Зверской славой дураков”.

Хотя Ростислав Ярцев весьма умело работает с интертекстом, доля его использования в сравнении с фонетическими приемами невелика. Дополнительные контексты, создаваемые центоном, далеко не всегда первостепенны для поэта, а иногда не важны и вовсе. Судя по фонетоцентричности поэтики, можно предположить, что в момент творения Ярцев попросту не мыслит категориями интертекста, его ведёт звук, и он лишь изредка отвлекается на смысловые пласты интертекста. В основном поэт не насыщает стихи чужими контекстами, потому что по-настоящему важный для него звуковой контекст изначально не имеет авторства. Ярцев, накладывая смысловой контекст на звуковой, индивидуализирует потенциально  общепоэтические звучные схемы. То есть его подход можно назвать стремлением идти вслед за достижением созвучия, которое по ходу обволакивается, дополняется смыслами. Фонетическая гармония лежит в основе художественного метода Ростислава Ярцева.

В целом всю поэтику можно охарактеризовать как поэтику пути. Лирический герой здесь – вечный странник, для него не существует спокойствия и окончательного понимания того, что цель его исканий достигнута или может быть достигнута. Более того, его всё время что-то ведёт, например, мироздание, орудием которого он становится:

“неизбежное накладывает швы

и его не дрогнет мертвая рука”,

где до этого “я просунулся в ушко и был таков”.

Причём миссия героя в этом случае грандиозна: он необходим для “залатывания мировых дыр” и восстановления всеобщей гармонии.

Мы уже разъяснили, что путь внутри поэтики Ярцева происходит с точки зрения формы с помощью звука, а с точки зрения философии с помощью высших сил (мироздания). Осталось лишь ответить на вопрос – что там, в конце пути. И ответ довольно ясен из количества обращений к этому субъекту в стихах: целью поэтического странствия героя является Бог, единение с Ним.
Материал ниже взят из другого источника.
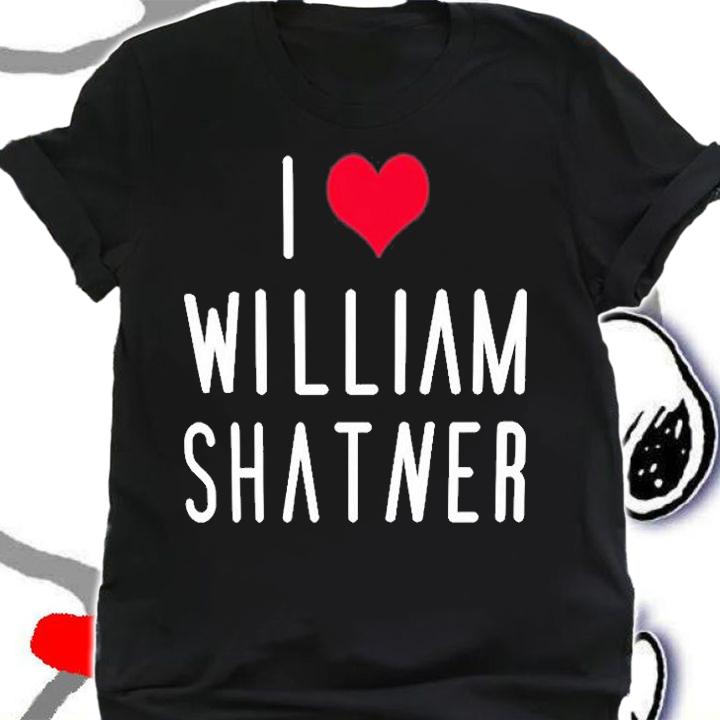 I Love William Shatner T-Shirt t-shirt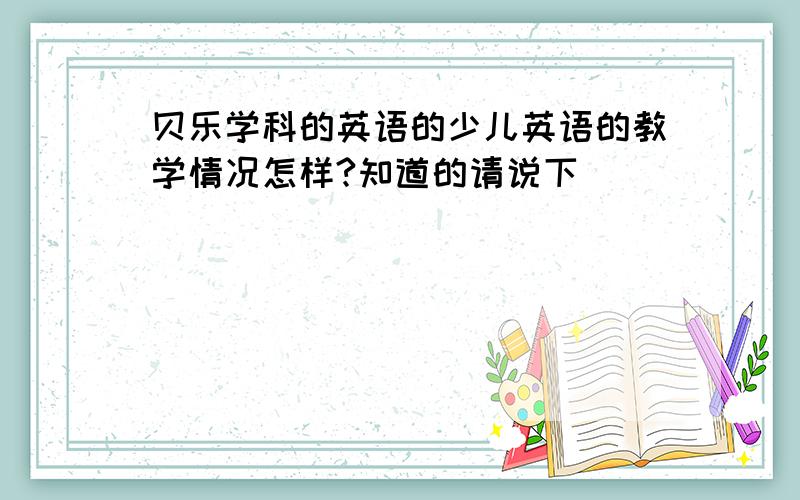 贝乐学科的英语的少儿英语的教学情况怎样?知道的请说下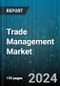 Trade Management Market by Component, Organization Size, Deployment Mode, Functionality, Vertical - Global Forecast 2025-2030 - Product Image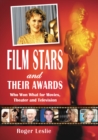 Film Stars and Their Awards : Who Won What for Movies, Theater and Television - eBook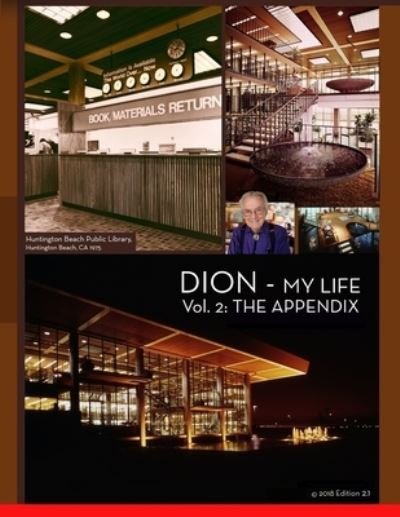 DION - MY LIFE Vol. 2 - Aia Dion Neutra - Libros - Createspace Independent Publishing Platf - 9781985622289 - 19 de febrero de 2018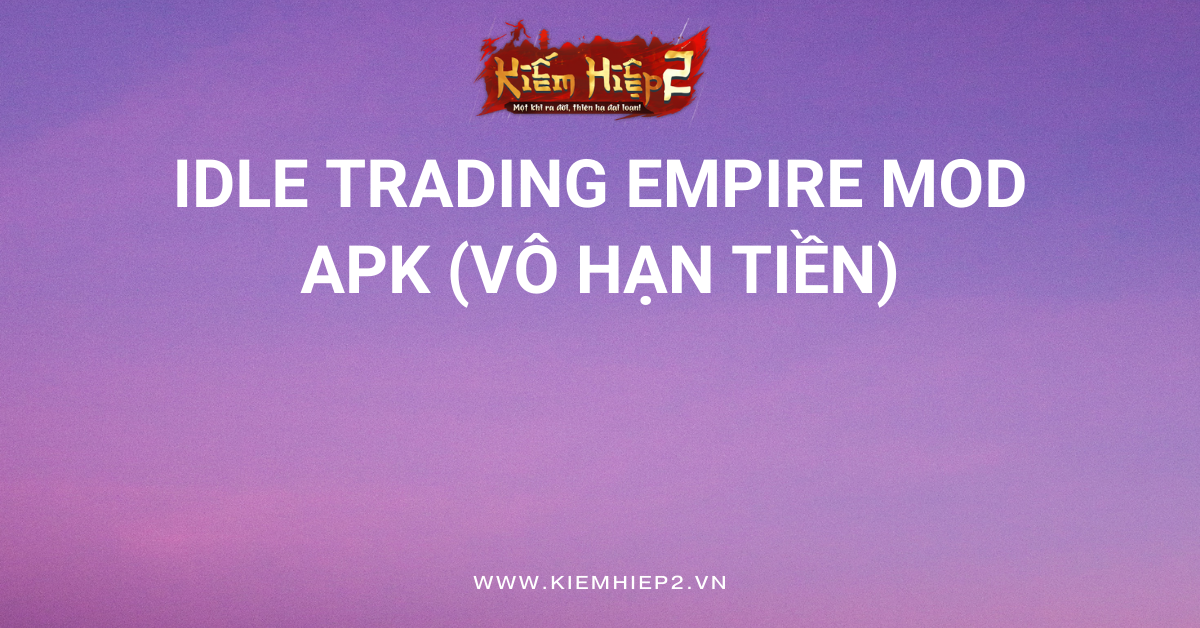 Idle Trading Empire MOD APK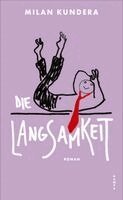 Milan Kundera - Die Langsamkeit, Inbunden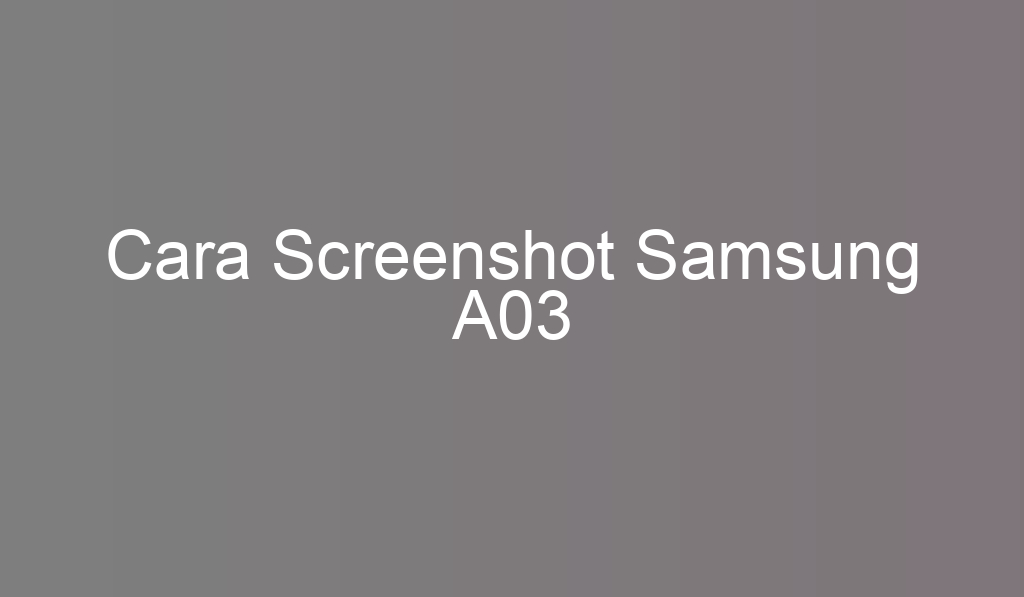 Cara Screenshot Samsung A03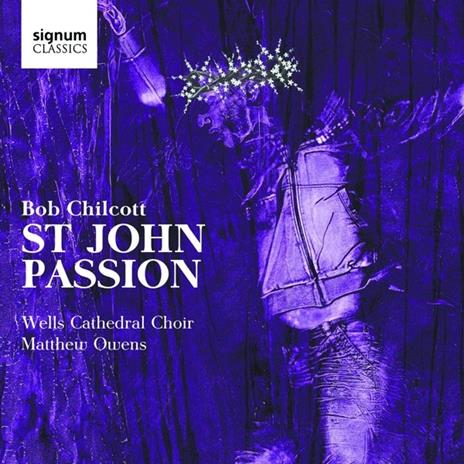 St.John Passion - CD Audio di Bob Chilcott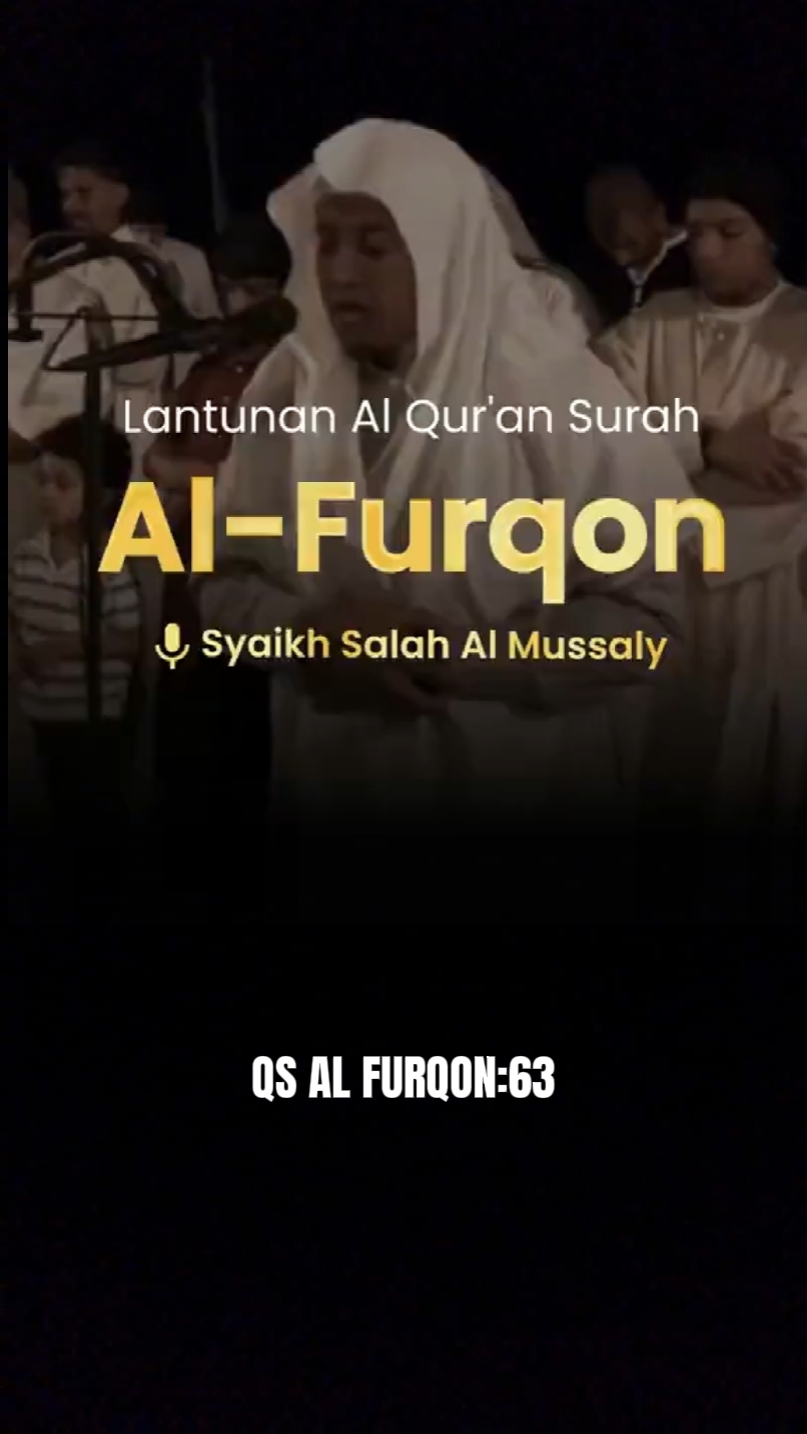 QS AL FURQON:63
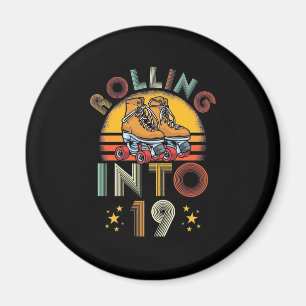 Rolling Into 19 Years Old Magnet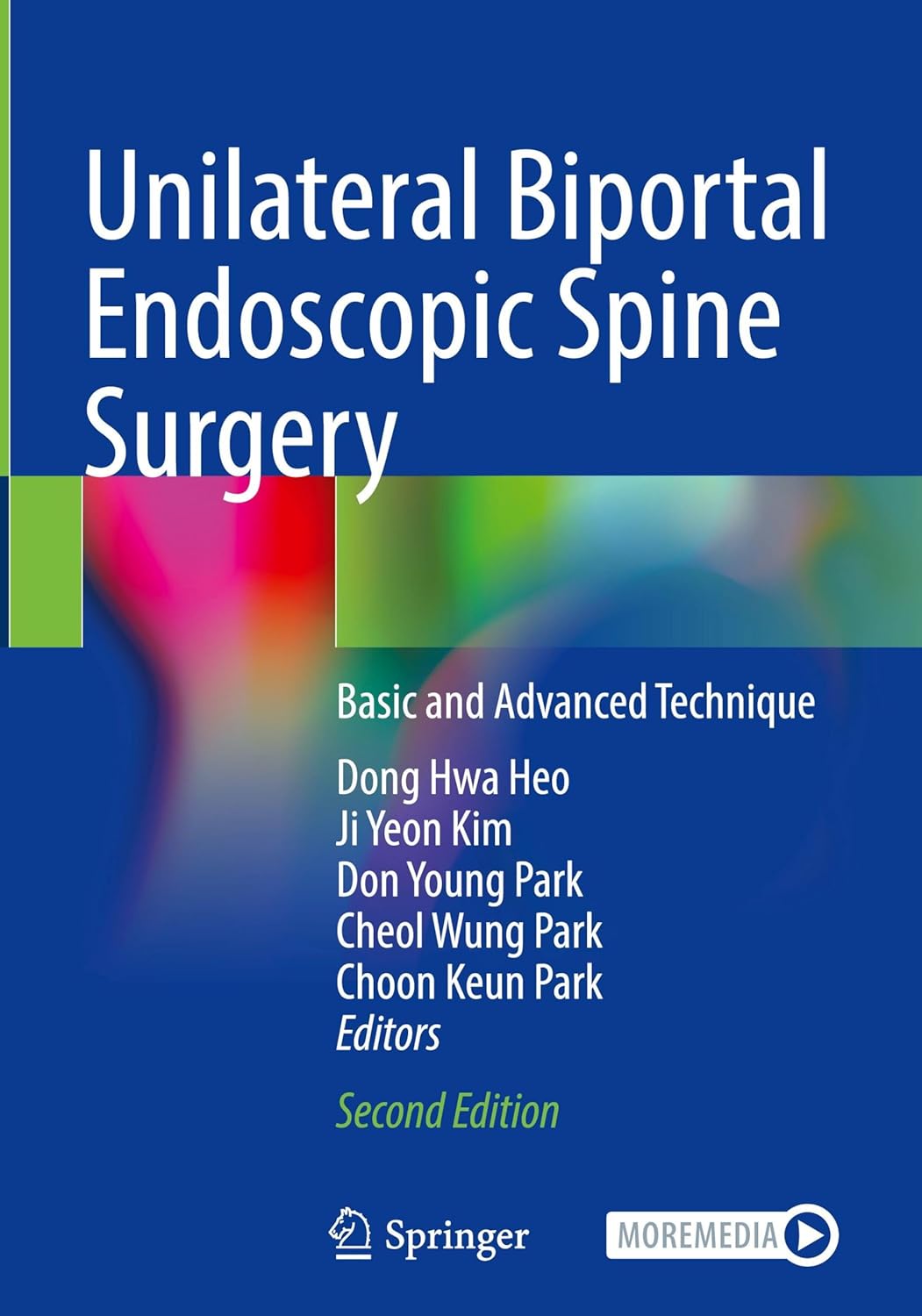 Cover of Unilateral Biportal Endoscopic Spine Surgery: Basic and Advanced Technique (2nd Edition, Springer Nature)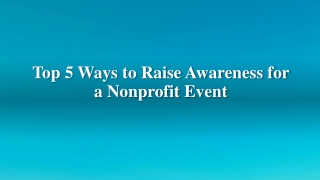 5 Best Ways to Raise Awareness for a Nonprofit Event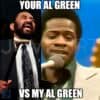 Your Al Green vs My Al Green Funny Meme SVG File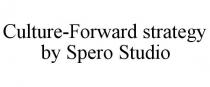 CULTURE-FORWARD STRATEGY BY SPERO STUDIO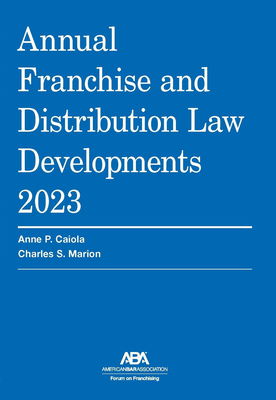 Annual Franchise and Distribution Law Developments 2023 - Caiola, Anne P (Editor), and Marion, Charles S (Editor)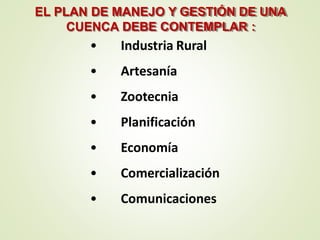 • Industria Rural
• Artesanía
• Zootecnia
• Planificación
• Economía
• Comercialización
• Comunicaciones
EL PLAN DE MANEJO Y GESTIÓN DE UNA
CUENCA DEBE CONTEMPLAR :
 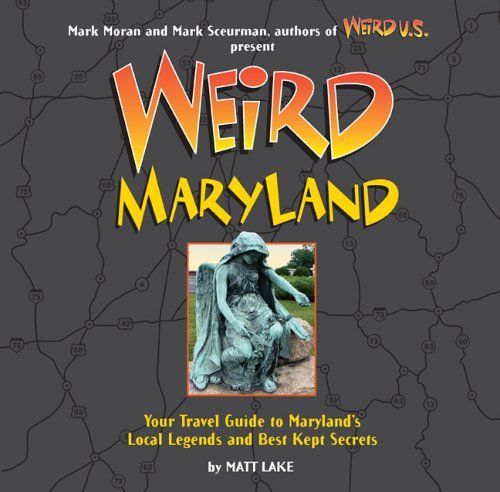 Weird Maryland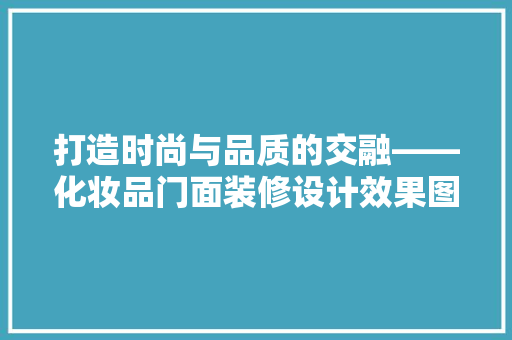 打造时尚与品质的交融——化妆品门面装修设计效果图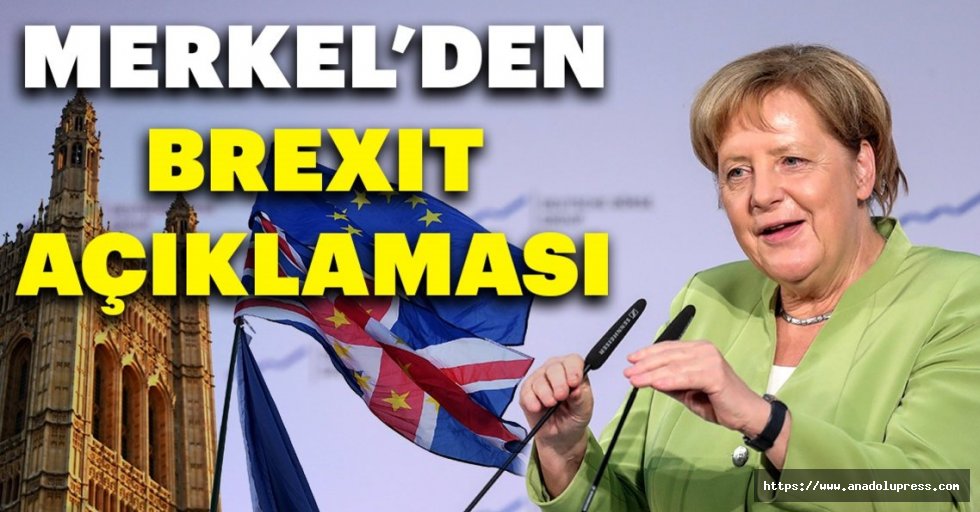 Almanya Başbakanı Merkel'den Brexit Açıklaması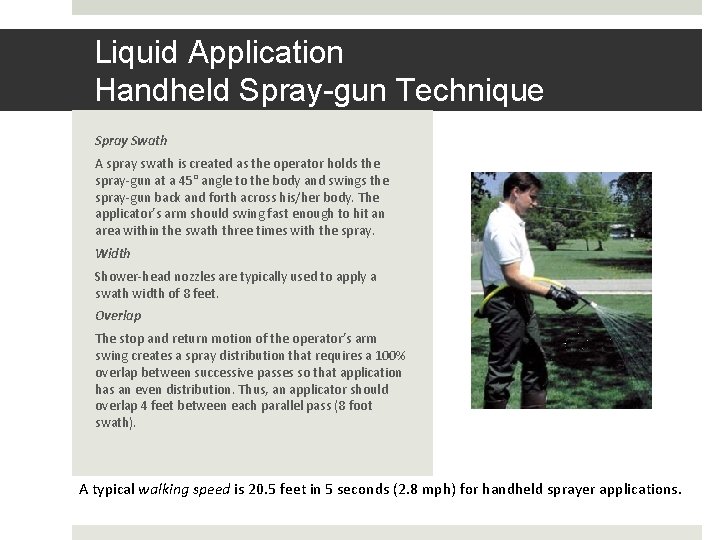 Liquid Application Handheld Spray-gun Technique Spray Swath A spray swath is created as the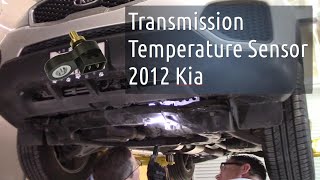 Transmission temperature sensor replacement on a 2012 Kia Sorento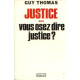 Justice vous osez dire justice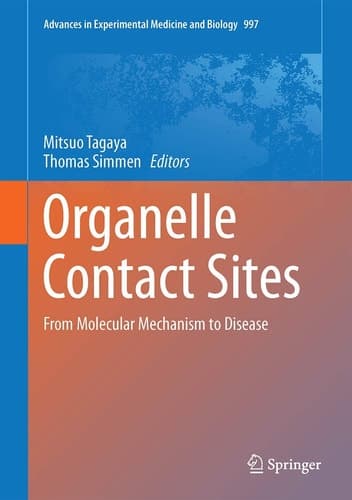 Organelle Contact Sites From Molecular Mechanism to Disease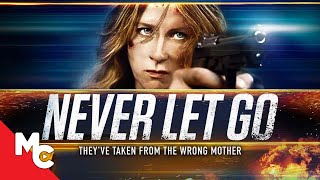 Never Let Go  Full Action Thriller Movie [upl. by Alleris]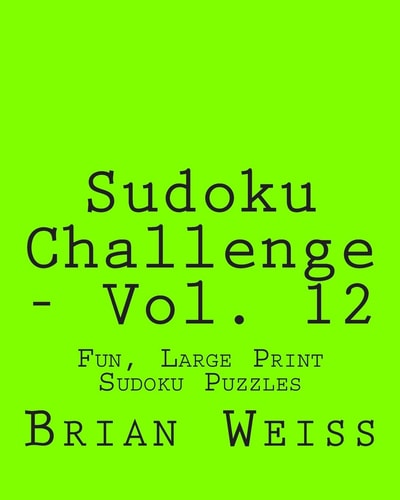 Sudoku Challenge - Vol. 12 Fun, Large Print Sudoku Puzzles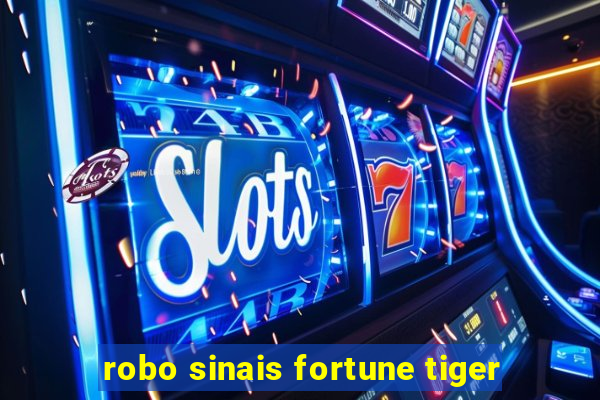 robo sinais fortune tiger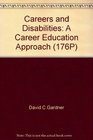 Careers and disabilities A career education approach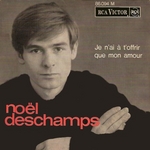 Noel Deschamps - Je n'ai à t'offrir que mon amour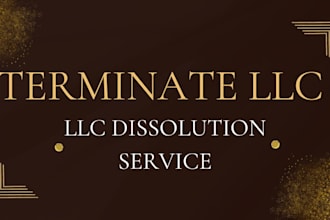 terminate llc and handle complete llc dissolution service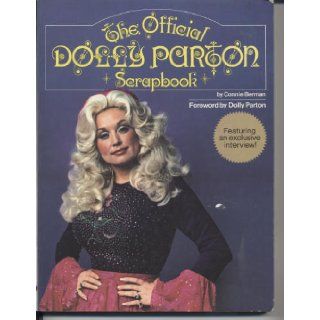 Official Dolly Parton Scrapbook Connie Berman 9780448161839 Books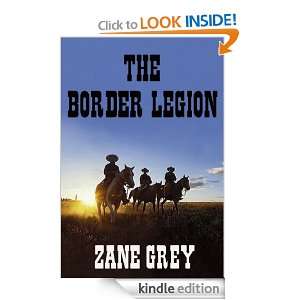 The Border Legion ZANE GREY, KING PUBLISHING  Kindle 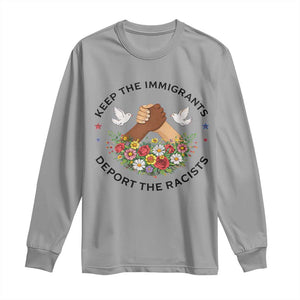 Keep The Immigrants Deport The Racist Long Sleeve Shirt Floral FDT TS10 Sport Gray Print Your Wear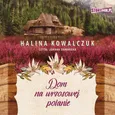 Dom na wrzosowej polanie - Halina Kowalczuk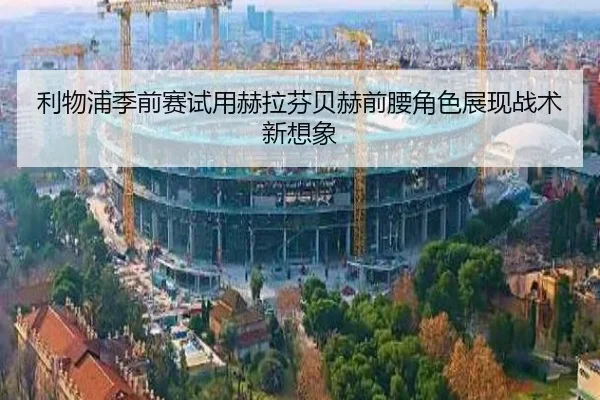 利物浦季前赛试用赫拉芬贝赫前腰角色展现战术新想象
Особенно ярко тема богоискательства выражена в произведениях с чётким религиозным контекстам (в других он тоже есть, но не столь проявлен), например, в поэме “Песни сада”, где имеется ввиду райский сад:

“выйти не выходя – и найти теряя:

здравствуй, блаженство срытого навзничь сада!”.

Кроме прямых упоминаний Бога, в стихах встречаются упоминания множества религиозных обрядов и терминов: причастия, вознесения, ладана, креста, отпевания и так далее. Ещё Ярцев часто обыгрывает библейские мотивы, стремясь к их переосмыслению (в том числе и через звук):

“бреди без посоха туда где засуха

где вместо воздуха горькая Пасха”.

Божественная тема объединяет все эксперименты Ростислава Ярцева, касающиеся форм, жанров и стилей. Поэт пробует себя в стилистике и метарелизма (“Три прогулки”), и концептуализма (“метро «желание»”), но везде сохраняет изначальное стремление достичь мировой гармонии через Бога и познание его сути:

“видя свет растерянной Вселенной

как не встретишь Господа Христа”.

Именно для того, чтобы увидеть “свет растерянной Вселенной” Ярцев пробует посмотреть с разных углов и, подобно многим молодым поэтам, проявляет себя довольно разнообразно с точки зрения внешнего вида стихов. Но их внутренняя составляющая не распылена, она предстаёт единым высказыванием, направленным к небесам. Это рука, вытягивающаяся в попытке схватить веточку неопалимой купины.